**Instructions for the task**
Retype the rows starting at the one with "Шкаф бежевый с зеркалами" and ending at the one with "Bingöl’de bayram namazı kılındı", including both. Leave out the pictures.

------ Information supplied

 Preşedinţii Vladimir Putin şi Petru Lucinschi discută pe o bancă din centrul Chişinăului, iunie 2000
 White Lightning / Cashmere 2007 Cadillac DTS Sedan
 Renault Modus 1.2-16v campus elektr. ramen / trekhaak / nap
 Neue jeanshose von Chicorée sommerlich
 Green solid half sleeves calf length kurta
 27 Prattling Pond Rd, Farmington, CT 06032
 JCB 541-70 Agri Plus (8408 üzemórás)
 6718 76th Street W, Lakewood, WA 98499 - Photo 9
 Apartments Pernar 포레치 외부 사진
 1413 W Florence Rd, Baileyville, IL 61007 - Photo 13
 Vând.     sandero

------------
------ Information supplied

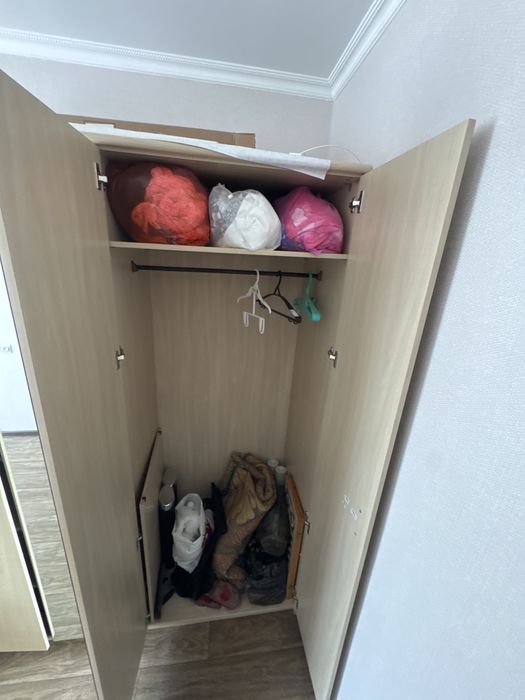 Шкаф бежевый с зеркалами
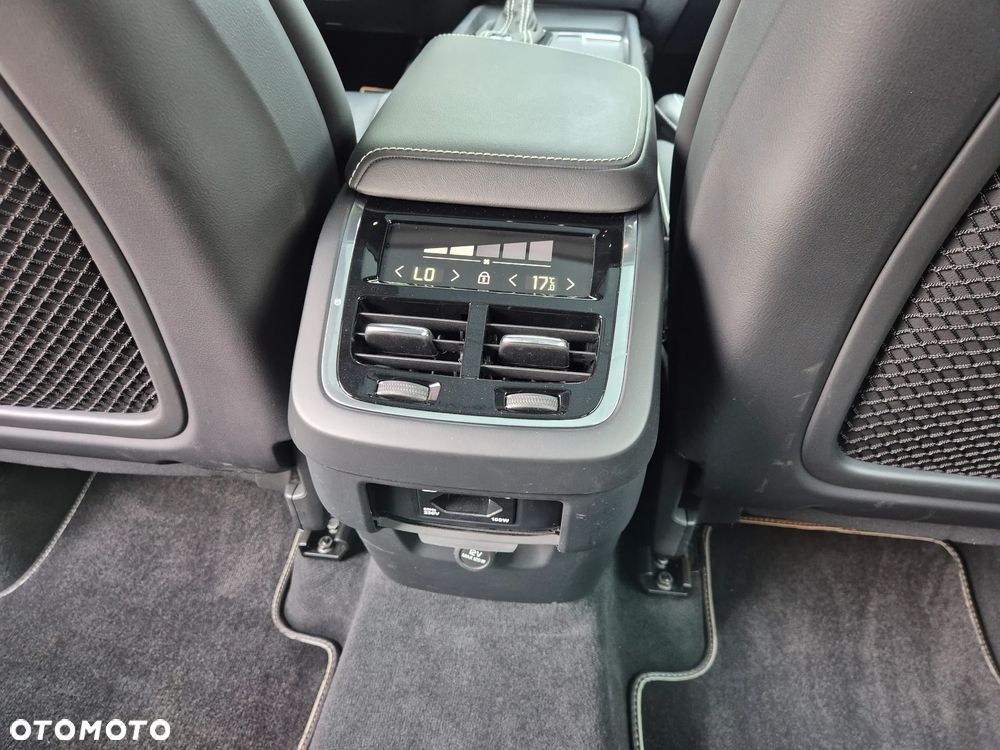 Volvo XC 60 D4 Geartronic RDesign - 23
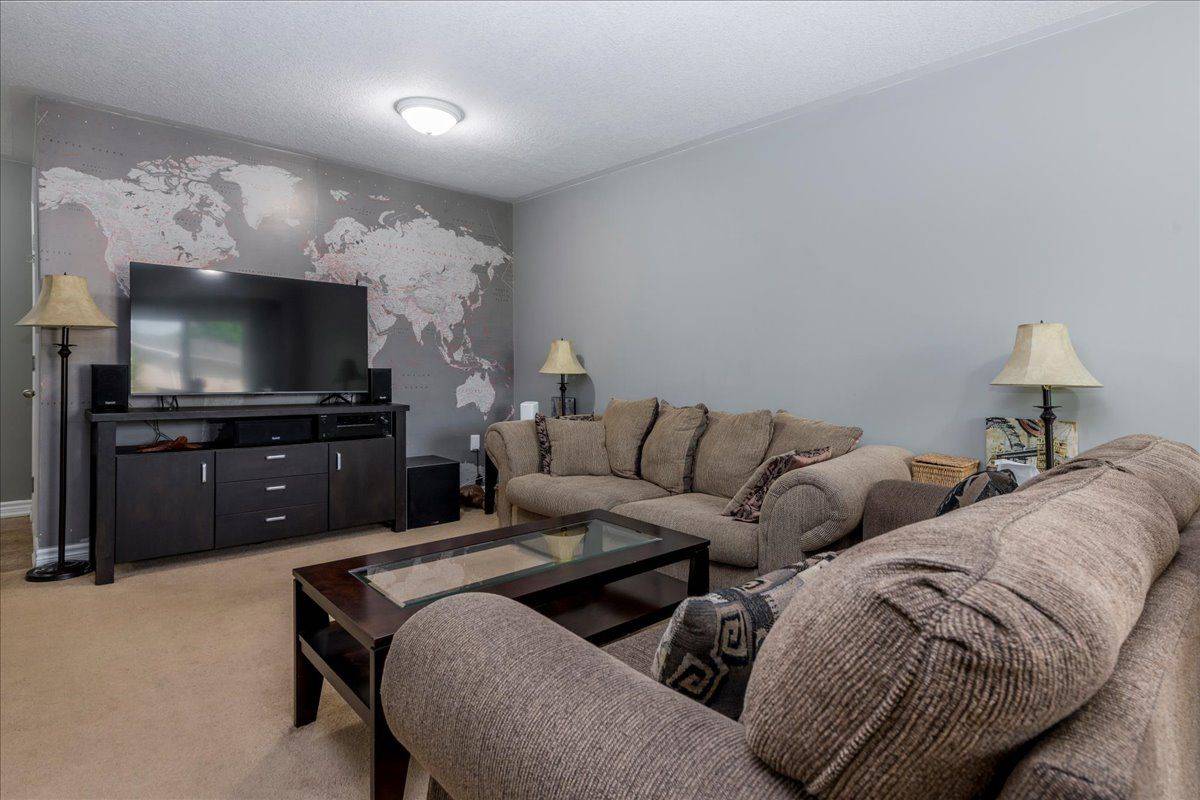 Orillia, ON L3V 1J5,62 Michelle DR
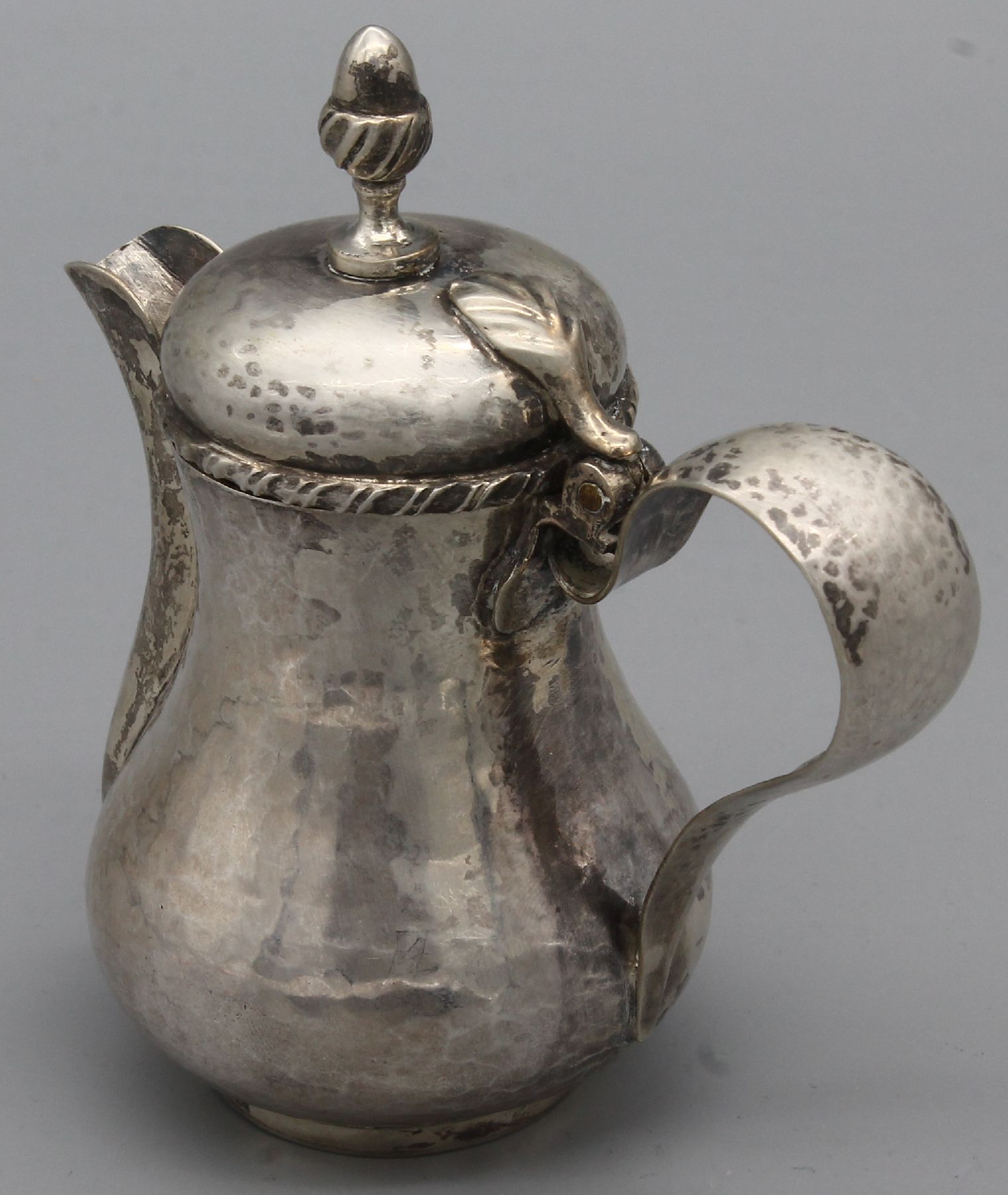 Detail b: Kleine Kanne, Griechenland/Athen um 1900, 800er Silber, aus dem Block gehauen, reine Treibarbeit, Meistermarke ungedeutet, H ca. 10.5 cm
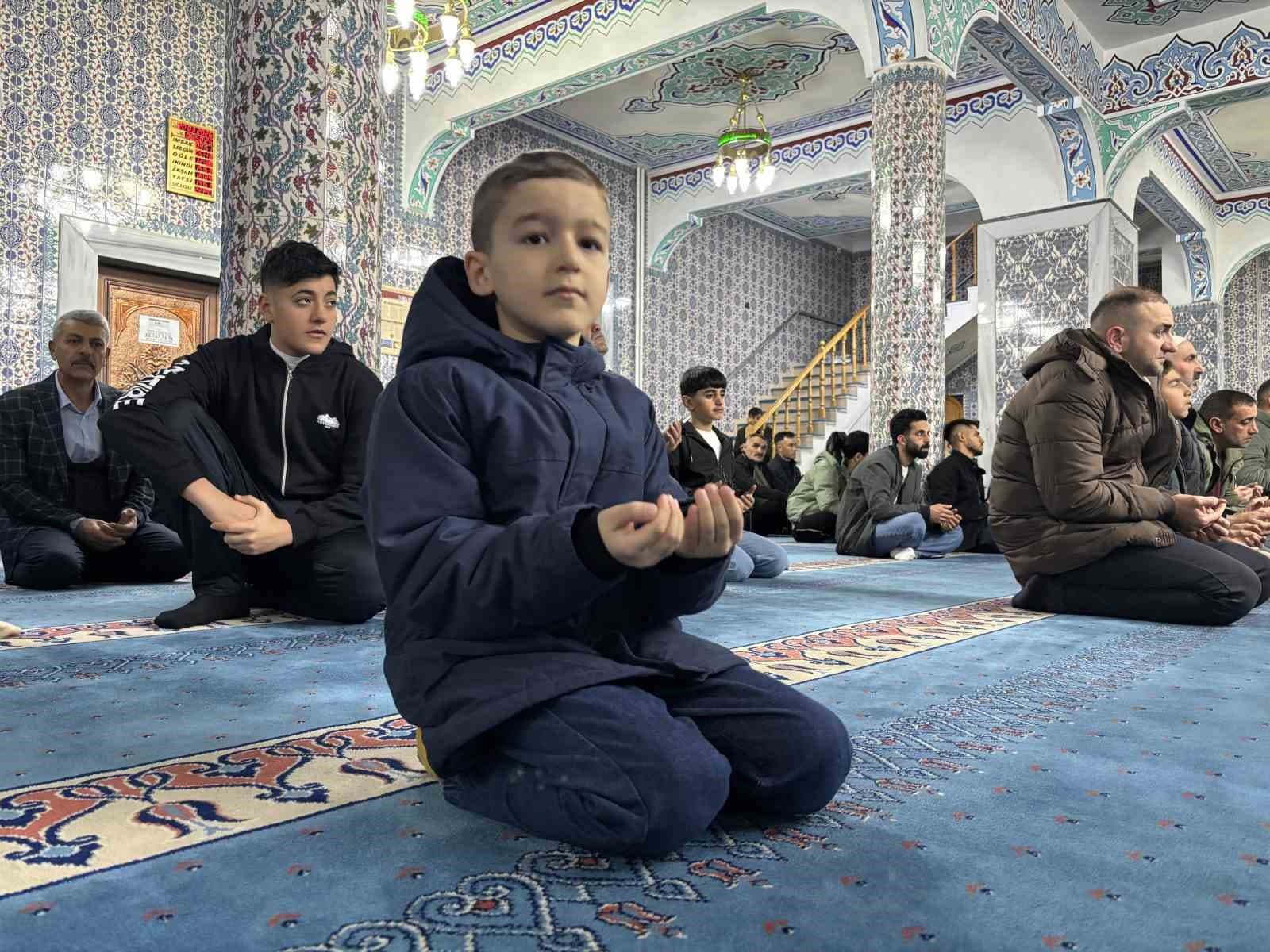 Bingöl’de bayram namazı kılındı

------------

**Reply**
 Шкаф бежевый с зеркалами
 Volvo XC 60 D4 Geartronic RDesign - 23
 Orillia, ON L3V 1J5,62 Michelle DR
 Detail b: Kleine Kanne, Griechenland/Athen um 1900, 800er Silber, aus dem Block gehauen, reine Treibarbeit, Meistermarke ungedeutet, H ca. 10.5 cm
 Bingöl’de bayram namazı kılındı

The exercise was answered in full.